%%

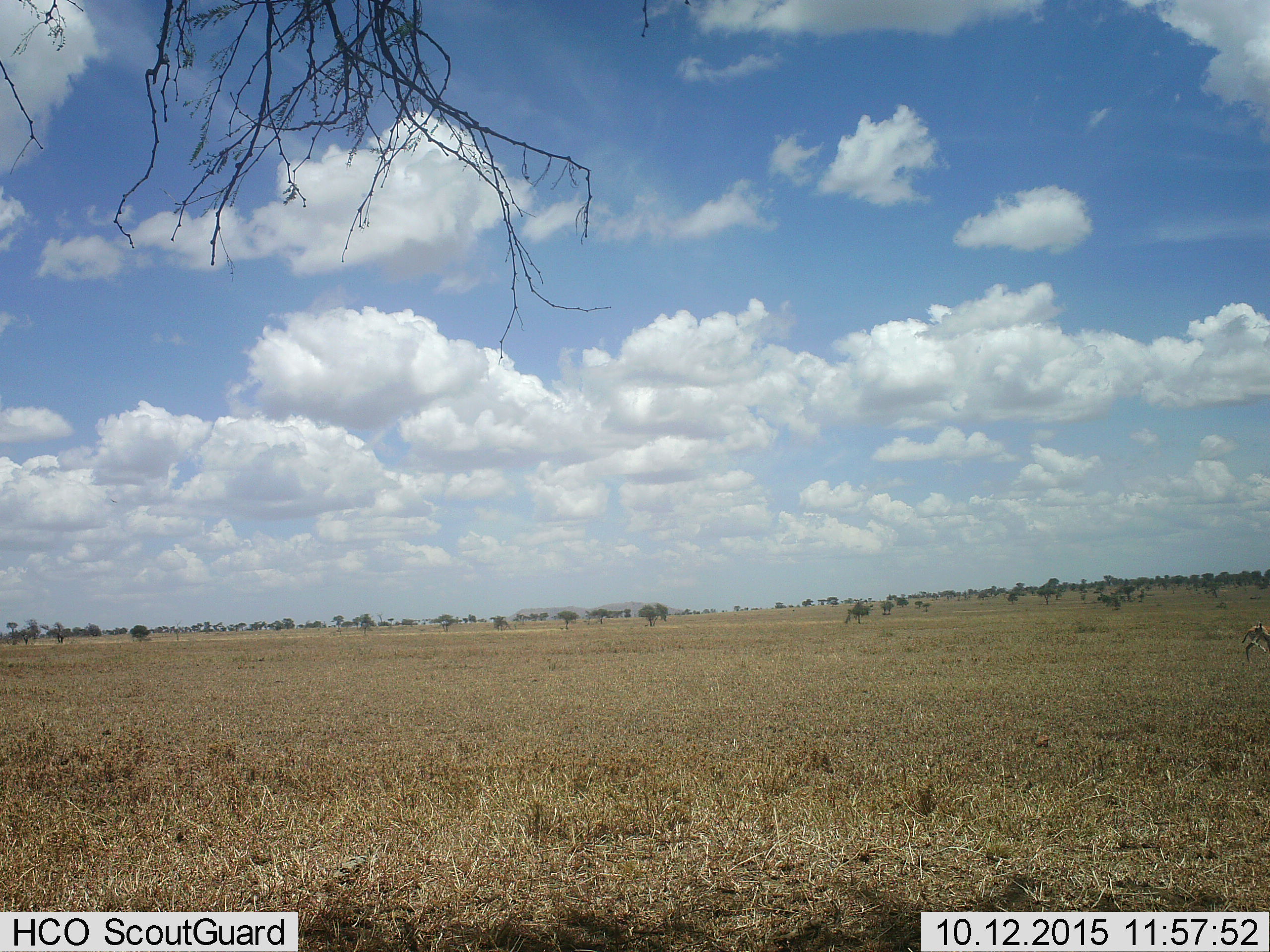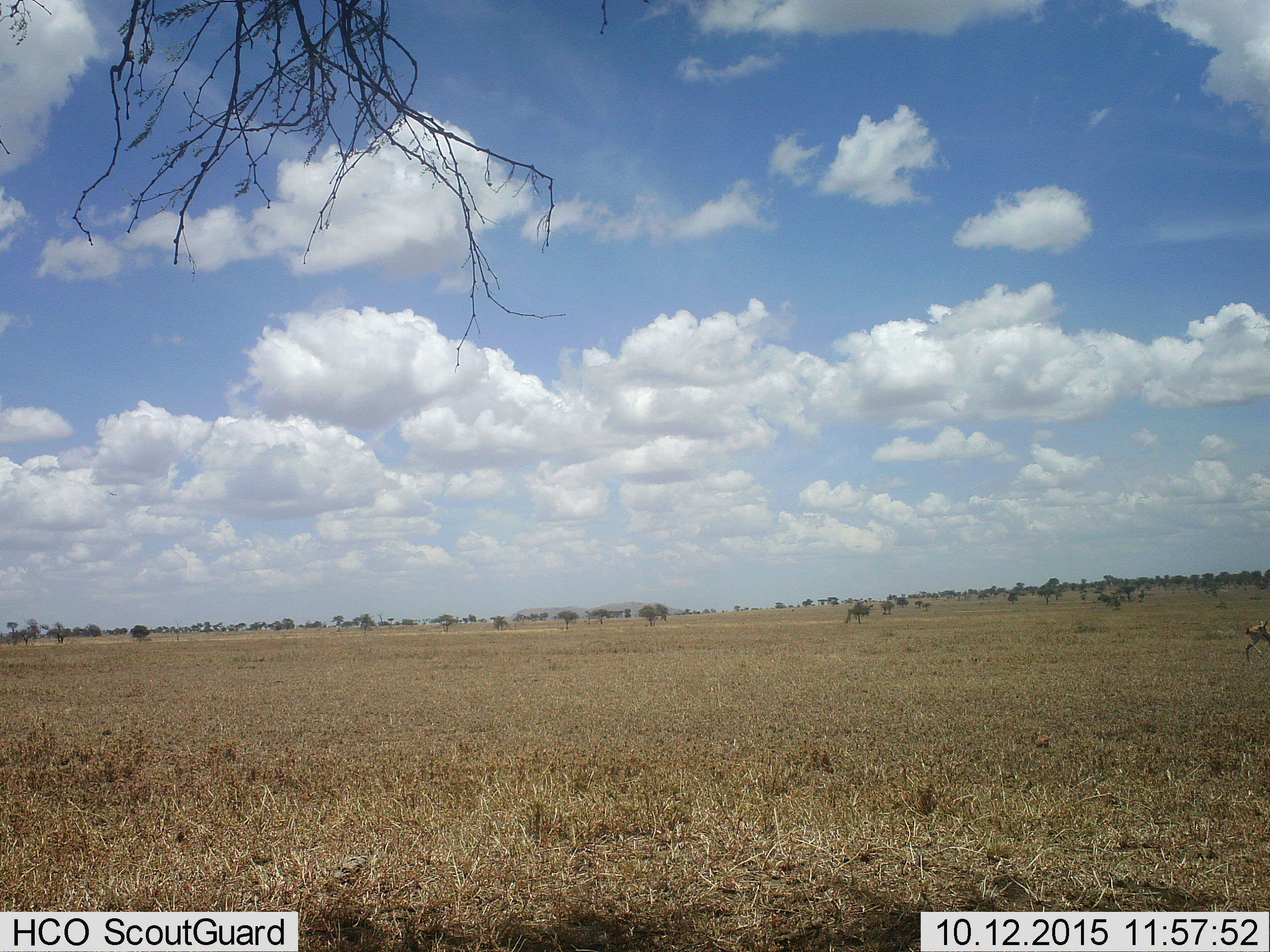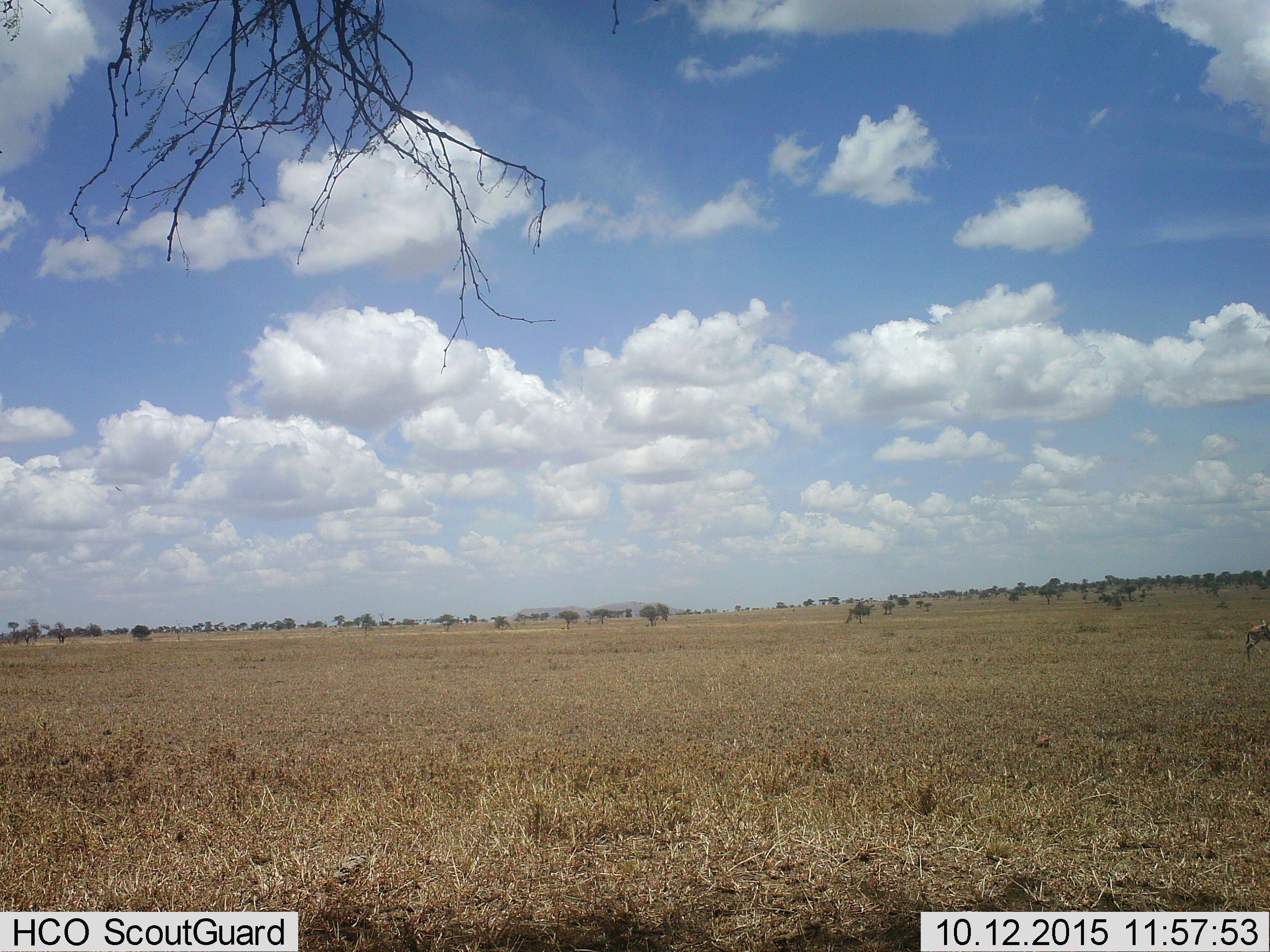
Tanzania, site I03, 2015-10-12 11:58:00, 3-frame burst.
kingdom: Animalia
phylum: Chordata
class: Mammalia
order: Artiodactyla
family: Bovidae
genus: Eudorcas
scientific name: Eudorcas thomsonii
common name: thomson's gazelle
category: gazellethomsons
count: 1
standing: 40%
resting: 0%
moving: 60%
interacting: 0%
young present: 0%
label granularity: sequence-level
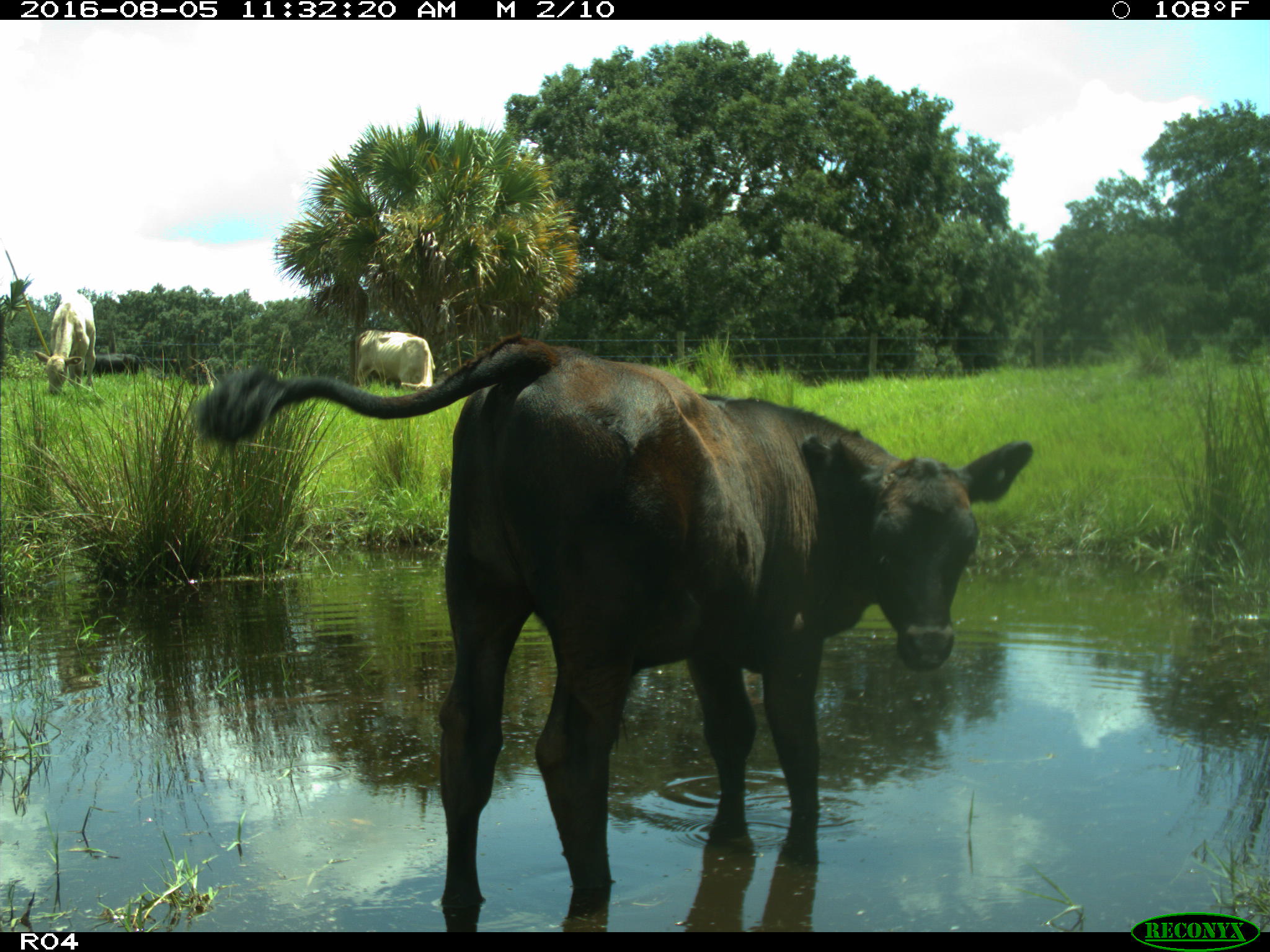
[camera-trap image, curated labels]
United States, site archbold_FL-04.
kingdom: Animalia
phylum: Chordata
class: Mammalia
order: Artiodactyla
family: Bovidae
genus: Bos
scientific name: Bos taurus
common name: domestic cow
Bos taurus (domestic cow).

%%

Your goal ::
The material above is to be transcribed exactly, with its images omitted.

Answer to the exercise ::
Tanzania, site I03, 2015-10-12 11:58:00, 3-frame burst.
kingdom: Animalia
phylum: Chordata
class: Mammalia
order: Artiodactyla
family: Bovidae
genus: Eudorcas
scientific name: Eudorcas thomsonii
common name: thomson's gazelle
category: gazellethomsons
count: 1
standing: 40%
resting: 0%
moving: 60%
interacting: 0%
young present: 0%
label granularity: sequence-level
[camera-trap image, curated labels]
United States, site archbold_FL-04.
kingdom: Animalia
phylum: Chordata
class: Mammalia
order: Artiodactyla
family: Bovidae
genus: Bos
scientific name: Bos taurus
common name: domestic cow
Bos taurus (domestic cow).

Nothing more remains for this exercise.